The north-flowing San Pedro River west of Naco has a barbed-wire barrier across it, but it needs constant repairs because heavy rainfall blows it out and it's easy to cut, says Bill Childress, manager of the San Pedro Riparian National Conservation Area, which has about two miles of international border. But any heavier fence in the river would stand a good chance of being blown out by the high-velocity water that rushes through during storms, he says.

The House bill to put up 700 miles of fencing along the border goes across the San Pedro River area.

Rio Grande

More than than half the U.S.-Mexican border - 1,254 miles - is in Texas, and less than 1 percent of is fenced.
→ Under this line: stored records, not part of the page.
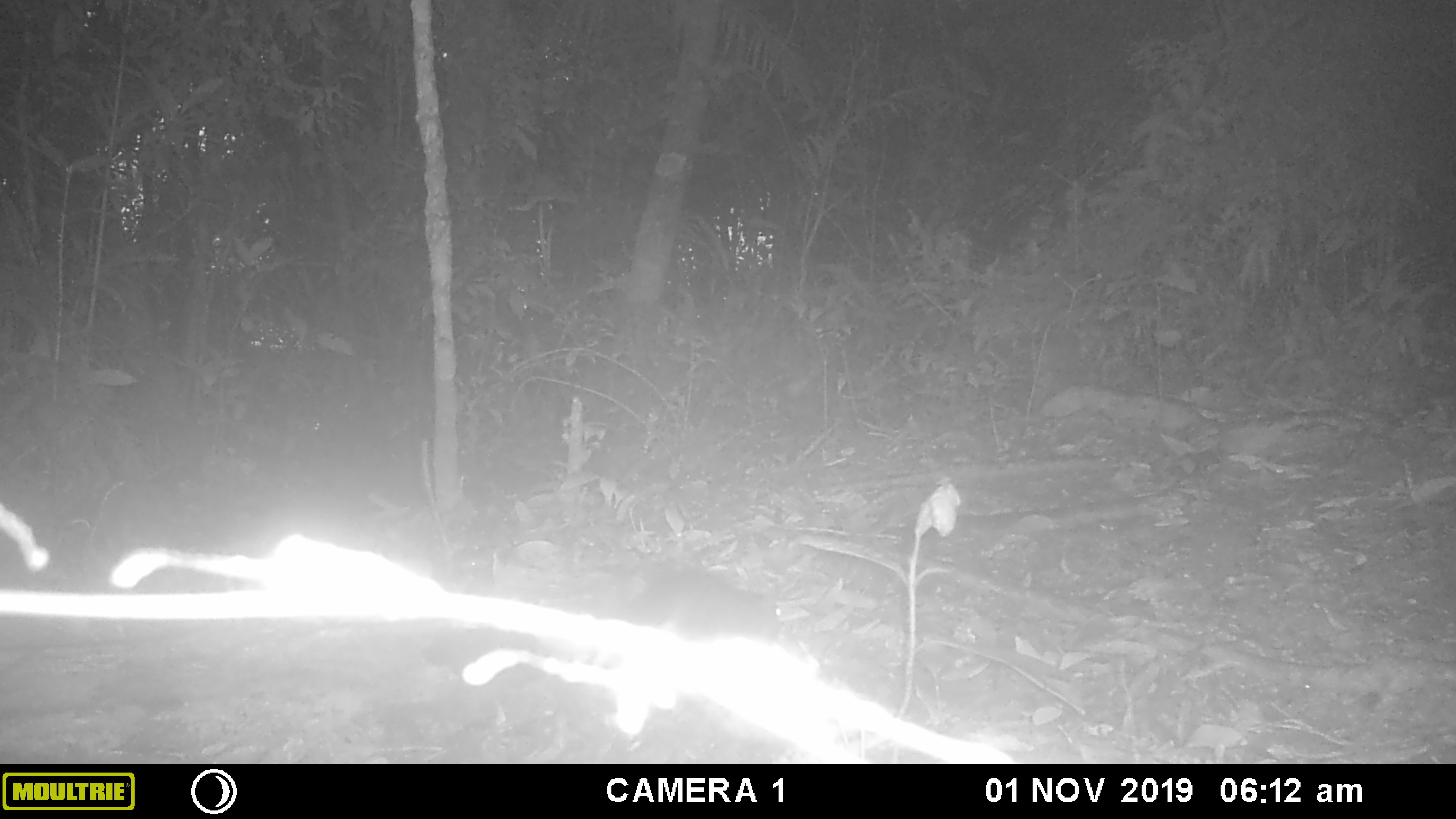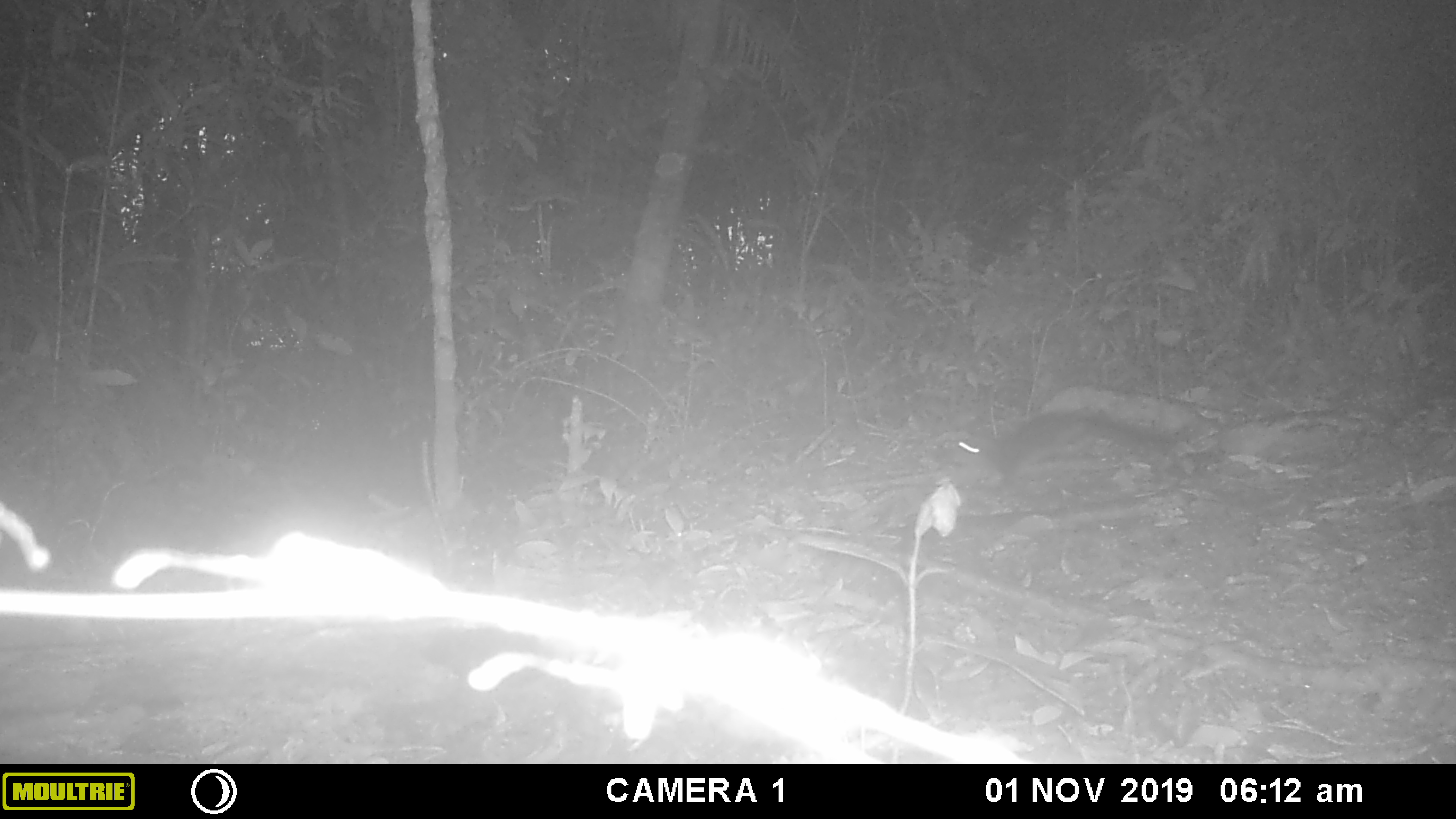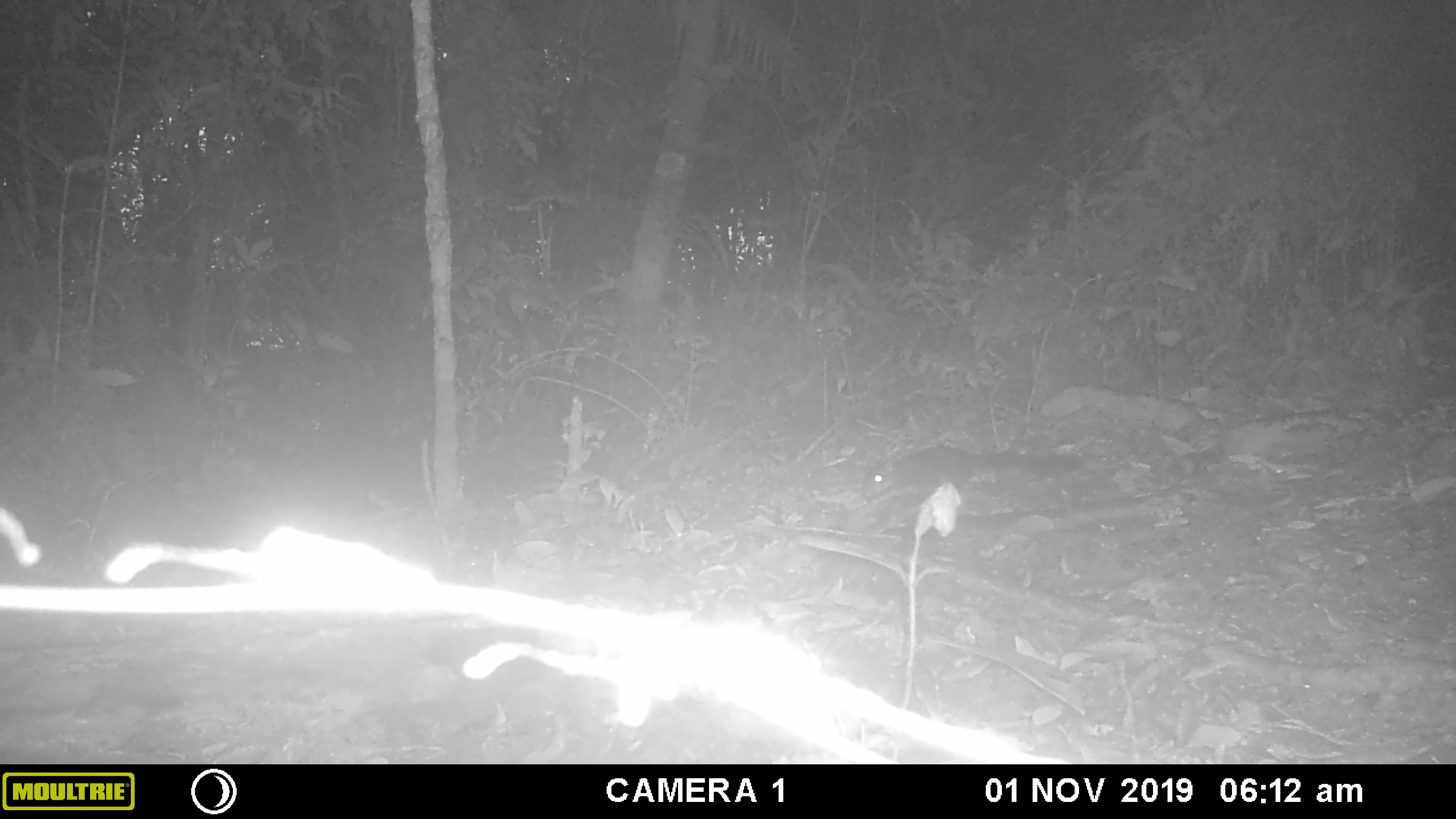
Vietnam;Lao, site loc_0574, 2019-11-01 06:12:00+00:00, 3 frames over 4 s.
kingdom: Animalia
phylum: Chordata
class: Mammalia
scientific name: Mammalia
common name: mammal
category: unidentified small mammal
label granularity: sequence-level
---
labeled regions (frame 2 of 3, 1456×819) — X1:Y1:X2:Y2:
unidentified small mammal: 939:402:1194:499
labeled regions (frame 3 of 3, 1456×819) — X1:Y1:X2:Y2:
unidentified small mammal: 858:444:1090:500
The state's border fence consists of nearly 11 miles in El Paso and one mile behind Laredo Community College.

“We've got a big river, deep canyons. It would be a waste of time to put up a fence,” says Bill Brooks, spokesman for the Border Patrol's Marfa Sector in West Texas, which covers 510 border miles.

The sector includes Big Bend National Park, an 801,000-acre federally protected area of tough terrain - 1,500-foot-deep canyons, mountains, sheer cliffs and a formidable river. Mountains there rise 7,800 feet.

“We've got a huge ally in our geography here,” says Mark Spier, a Big Bend park ranger. “There are certain places where you can't go and there are certain places you can. It's like water: It's going to find its natural course, so that's where you put your dam.”

The sector's 210-mile border with Mexico doesn't need a fence because of the Rio Grande, said Spokesman Hilario Leal of the Border Patrol's Del Rio Sector in Texas. He also wonders if a fence would be possible - all the border land in the sector is privately owned, he says.